WHY WAS AL-ZAWAHRI IMPORTANT?
After the years of quietly assembling the suicide attackers, funds and plans for the Sept. 11 attack, Zawahri ensured that al-Qaida survived the global manhunt that followed to attack again.
On the run after 9/11, al-Zawahri rebuilt al-Qaida leadership in the Afghan-Pakistan border region and was the supreme leader over branches in Iraq, Asia, Yemen and beyond. With a credo of targeting near and far enemies, al-Qaida after 9/11 carried out years of unrelenting attacks: in Bali, Mombasa, Riyadh, Jakarta, Istanbul, Madrid, London and beyond. Attacks that killed 52 people in London in 2005 were among al-Qaida's last devastating attacks in the West, as drone strikes, counterterror raids and missiles launched by the U.S. and others killed al-Qaida-affiliated fighters and shattered parts of the network.
HOW WAS HE KILLED?
Around sunrise Sunday, Al-Zawahri came outside on the balcony of a house in Kabul, Afghanistan, and apparently lingered there, as U.S. intelligence had noted he often did. On this day, a U.S. drone fired two Hellfire missiles at the al-Qaida leader as he stood, according to U.S. officials, speaking on condition of anonymity to discuss the strike.

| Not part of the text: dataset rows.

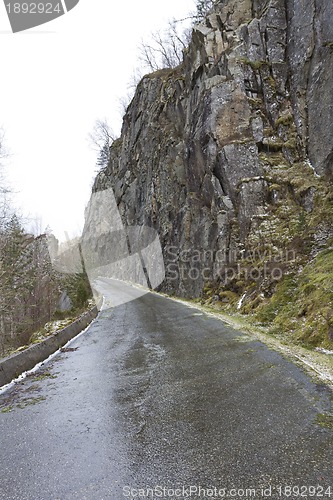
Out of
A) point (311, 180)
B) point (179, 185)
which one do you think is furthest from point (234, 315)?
point (179, 185)

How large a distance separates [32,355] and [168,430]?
4.80 m

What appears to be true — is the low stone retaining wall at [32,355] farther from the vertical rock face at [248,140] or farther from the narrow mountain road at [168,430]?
the vertical rock face at [248,140]

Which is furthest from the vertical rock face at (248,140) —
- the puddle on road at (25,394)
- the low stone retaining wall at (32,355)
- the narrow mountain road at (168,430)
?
the puddle on road at (25,394)

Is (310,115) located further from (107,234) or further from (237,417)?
(107,234)

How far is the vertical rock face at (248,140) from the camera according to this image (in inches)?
589

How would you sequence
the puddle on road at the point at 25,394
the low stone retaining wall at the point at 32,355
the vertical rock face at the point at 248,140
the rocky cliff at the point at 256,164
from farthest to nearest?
the vertical rock face at the point at 248,140
the rocky cliff at the point at 256,164
the low stone retaining wall at the point at 32,355
the puddle on road at the point at 25,394

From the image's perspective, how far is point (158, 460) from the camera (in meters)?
3.10

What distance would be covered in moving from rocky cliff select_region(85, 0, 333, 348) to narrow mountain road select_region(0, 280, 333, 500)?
3.29 m

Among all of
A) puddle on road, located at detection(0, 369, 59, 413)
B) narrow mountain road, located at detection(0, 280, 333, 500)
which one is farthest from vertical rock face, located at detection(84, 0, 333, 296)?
puddle on road, located at detection(0, 369, 59, 413)

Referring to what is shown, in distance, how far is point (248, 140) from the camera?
59.4 ft

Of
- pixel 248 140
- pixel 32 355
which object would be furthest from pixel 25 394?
pixel 248 140

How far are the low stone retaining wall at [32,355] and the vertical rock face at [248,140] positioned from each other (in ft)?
24.3

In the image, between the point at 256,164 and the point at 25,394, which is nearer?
the point at 25,394

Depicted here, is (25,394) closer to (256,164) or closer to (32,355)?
(32,355)
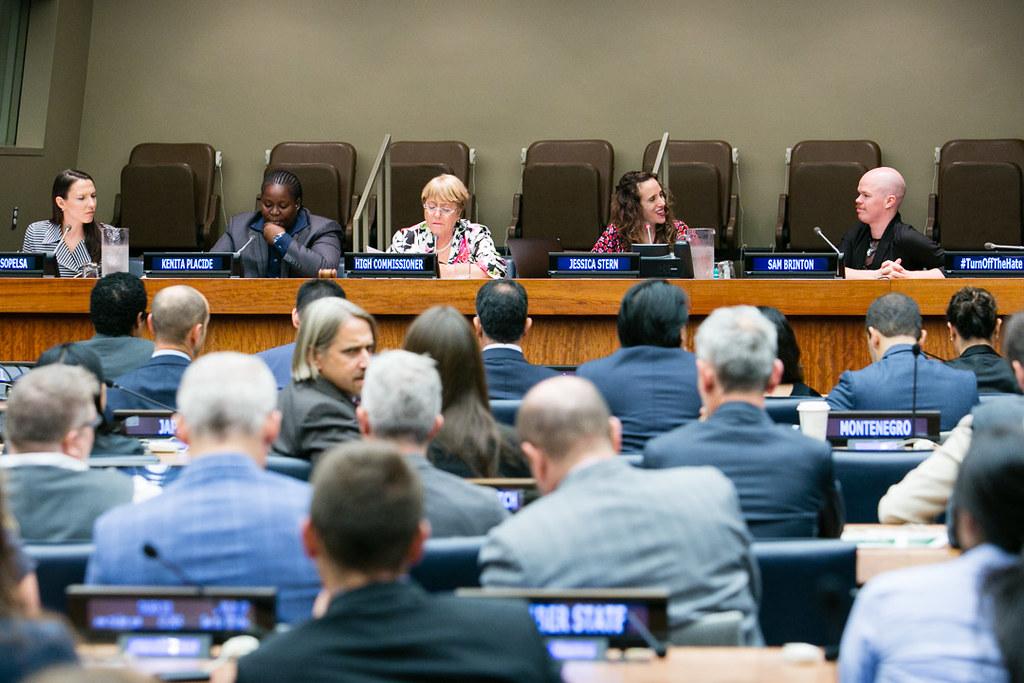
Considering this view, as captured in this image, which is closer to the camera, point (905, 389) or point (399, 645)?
point (399, 645)

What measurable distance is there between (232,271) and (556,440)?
12.6ft

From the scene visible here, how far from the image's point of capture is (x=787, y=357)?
4348mm

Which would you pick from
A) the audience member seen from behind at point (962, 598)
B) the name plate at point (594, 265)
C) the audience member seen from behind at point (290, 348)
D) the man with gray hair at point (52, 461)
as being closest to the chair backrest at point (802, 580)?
the audience member seen from behind at point (962, 598)

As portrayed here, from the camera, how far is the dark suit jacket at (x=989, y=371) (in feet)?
14.6

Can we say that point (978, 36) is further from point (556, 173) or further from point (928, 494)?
point (928, 494)

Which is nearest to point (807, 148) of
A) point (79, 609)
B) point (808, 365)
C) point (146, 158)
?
point (808, 365)

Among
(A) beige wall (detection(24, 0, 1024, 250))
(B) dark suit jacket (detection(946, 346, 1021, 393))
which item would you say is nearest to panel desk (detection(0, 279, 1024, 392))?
(B) dark suit jacket (detection(946, 346, 1021, 393))

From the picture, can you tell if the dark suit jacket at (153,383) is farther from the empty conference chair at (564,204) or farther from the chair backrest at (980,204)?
the chair backrest at (980,204)

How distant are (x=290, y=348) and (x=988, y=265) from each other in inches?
116

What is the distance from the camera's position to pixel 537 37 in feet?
30.7

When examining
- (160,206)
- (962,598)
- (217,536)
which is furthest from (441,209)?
(962,598)

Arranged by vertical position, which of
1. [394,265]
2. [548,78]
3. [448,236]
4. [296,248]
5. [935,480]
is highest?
[548,78]

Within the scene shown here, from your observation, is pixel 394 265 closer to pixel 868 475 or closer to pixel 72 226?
pixel 72 226

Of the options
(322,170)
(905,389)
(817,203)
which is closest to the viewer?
(905,389)
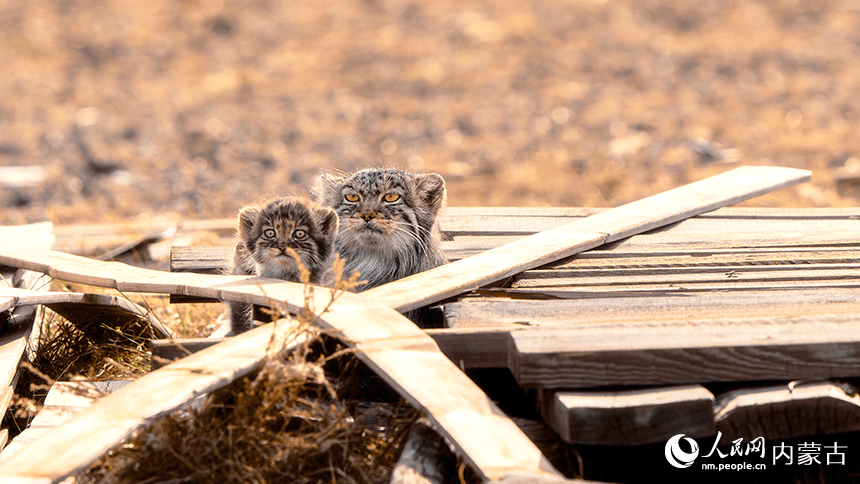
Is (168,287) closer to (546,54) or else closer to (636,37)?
(546,54)

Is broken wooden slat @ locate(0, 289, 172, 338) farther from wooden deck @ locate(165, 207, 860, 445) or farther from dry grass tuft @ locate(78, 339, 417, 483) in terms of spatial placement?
dry grass tuft @ locate(78, 339, 417, 483)

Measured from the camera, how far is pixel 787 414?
2.76 metres

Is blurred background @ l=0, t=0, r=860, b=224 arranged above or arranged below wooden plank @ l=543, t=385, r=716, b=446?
above

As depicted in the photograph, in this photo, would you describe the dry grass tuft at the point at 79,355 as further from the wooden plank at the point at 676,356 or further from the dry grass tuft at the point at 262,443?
the wooden plank at the point at 676,356

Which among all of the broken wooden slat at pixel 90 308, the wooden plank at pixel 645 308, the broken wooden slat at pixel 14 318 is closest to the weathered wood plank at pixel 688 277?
the wooden plank at pixel 645 308

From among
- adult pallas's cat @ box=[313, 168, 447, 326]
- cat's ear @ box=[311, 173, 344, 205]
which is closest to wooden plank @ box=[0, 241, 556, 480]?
adult pallas's cat @ box=[313, 168, 447, 326]

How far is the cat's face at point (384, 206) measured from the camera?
13.5 ft

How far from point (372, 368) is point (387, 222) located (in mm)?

His presence in Afghanistan had been widely suspected for some time, analysts said. U.S. officials learned this year that Zawahri's wife and other family members had moved to a safe house in Kabul recently. Zawahri soon followed, the senior administration officials said.
U.S. officials, joined by top leaders all the way up to, eventually, Biden, spent careful months confirming his identity — and his fateful practice of standing alone on that same balcony — and planned the strike.